DIRECTION: Copy the listing word for word, from the line containing "From this captured" through the end of the listing.

DATA TO PROCESS:
Start

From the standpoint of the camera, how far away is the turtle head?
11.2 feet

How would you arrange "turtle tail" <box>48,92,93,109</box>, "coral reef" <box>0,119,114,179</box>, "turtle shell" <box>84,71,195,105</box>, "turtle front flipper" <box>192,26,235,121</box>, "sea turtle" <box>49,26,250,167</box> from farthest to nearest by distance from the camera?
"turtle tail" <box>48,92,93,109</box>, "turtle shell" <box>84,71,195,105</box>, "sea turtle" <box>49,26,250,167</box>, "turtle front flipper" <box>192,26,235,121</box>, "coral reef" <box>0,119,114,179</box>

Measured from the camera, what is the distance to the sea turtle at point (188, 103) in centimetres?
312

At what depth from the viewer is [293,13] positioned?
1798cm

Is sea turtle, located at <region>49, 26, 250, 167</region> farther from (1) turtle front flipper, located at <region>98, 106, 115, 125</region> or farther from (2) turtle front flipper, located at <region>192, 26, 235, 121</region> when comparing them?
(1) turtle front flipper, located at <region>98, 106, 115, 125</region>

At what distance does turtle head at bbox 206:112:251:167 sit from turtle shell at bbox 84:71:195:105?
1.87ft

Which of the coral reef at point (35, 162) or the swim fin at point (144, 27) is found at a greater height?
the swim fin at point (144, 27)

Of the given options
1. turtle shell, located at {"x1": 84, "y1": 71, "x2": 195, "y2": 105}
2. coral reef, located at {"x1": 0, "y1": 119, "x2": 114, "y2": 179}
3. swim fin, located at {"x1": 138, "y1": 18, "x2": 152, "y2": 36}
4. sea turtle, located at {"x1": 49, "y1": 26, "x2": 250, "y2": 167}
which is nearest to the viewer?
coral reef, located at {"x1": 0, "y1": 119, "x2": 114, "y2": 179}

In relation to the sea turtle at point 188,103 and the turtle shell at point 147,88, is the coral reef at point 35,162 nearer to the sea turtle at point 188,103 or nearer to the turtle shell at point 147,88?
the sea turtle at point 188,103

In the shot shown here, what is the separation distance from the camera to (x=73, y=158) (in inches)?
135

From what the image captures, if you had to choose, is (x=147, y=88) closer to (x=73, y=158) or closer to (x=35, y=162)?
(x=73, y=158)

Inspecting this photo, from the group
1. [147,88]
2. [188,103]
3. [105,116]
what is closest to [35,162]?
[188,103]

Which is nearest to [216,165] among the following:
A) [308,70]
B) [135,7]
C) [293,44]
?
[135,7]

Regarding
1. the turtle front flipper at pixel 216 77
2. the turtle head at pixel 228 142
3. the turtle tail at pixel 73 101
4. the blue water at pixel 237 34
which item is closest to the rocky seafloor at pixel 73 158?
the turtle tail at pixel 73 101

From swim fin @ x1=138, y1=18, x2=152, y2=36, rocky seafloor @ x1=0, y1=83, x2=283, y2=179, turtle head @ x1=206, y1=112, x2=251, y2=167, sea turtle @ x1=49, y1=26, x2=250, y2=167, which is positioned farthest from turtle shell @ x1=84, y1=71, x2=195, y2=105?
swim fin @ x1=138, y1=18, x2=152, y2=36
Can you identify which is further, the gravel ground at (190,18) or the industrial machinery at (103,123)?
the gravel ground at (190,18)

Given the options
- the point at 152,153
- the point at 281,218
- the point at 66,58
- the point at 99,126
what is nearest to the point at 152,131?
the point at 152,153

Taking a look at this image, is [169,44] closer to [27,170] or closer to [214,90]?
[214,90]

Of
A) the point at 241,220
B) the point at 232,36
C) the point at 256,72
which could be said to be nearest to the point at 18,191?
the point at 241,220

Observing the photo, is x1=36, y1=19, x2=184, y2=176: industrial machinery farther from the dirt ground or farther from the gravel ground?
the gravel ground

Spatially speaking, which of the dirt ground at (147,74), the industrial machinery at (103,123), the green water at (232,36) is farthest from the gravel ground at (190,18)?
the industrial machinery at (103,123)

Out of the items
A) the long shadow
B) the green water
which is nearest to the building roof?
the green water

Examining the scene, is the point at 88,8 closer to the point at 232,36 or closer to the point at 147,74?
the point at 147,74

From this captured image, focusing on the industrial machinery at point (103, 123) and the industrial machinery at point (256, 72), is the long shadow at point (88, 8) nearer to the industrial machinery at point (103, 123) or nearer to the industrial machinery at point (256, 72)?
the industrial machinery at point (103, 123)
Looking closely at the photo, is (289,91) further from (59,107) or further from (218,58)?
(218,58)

End

TASK RESPONSE:
From this captured image, focusing on the industrial machinery at point (103, 123) and the industrial machinery at point (256, 72), is the long shadow at point (88, 8) nearer to the industrial machinery at point (103, 123) or nearer to the industrial machinery at point (256, 72)?
the industrial machinery at point (103, 123)
Looking closely at the photo, is (289,91) further from (59,107) or further from (218,58)?
(218,58)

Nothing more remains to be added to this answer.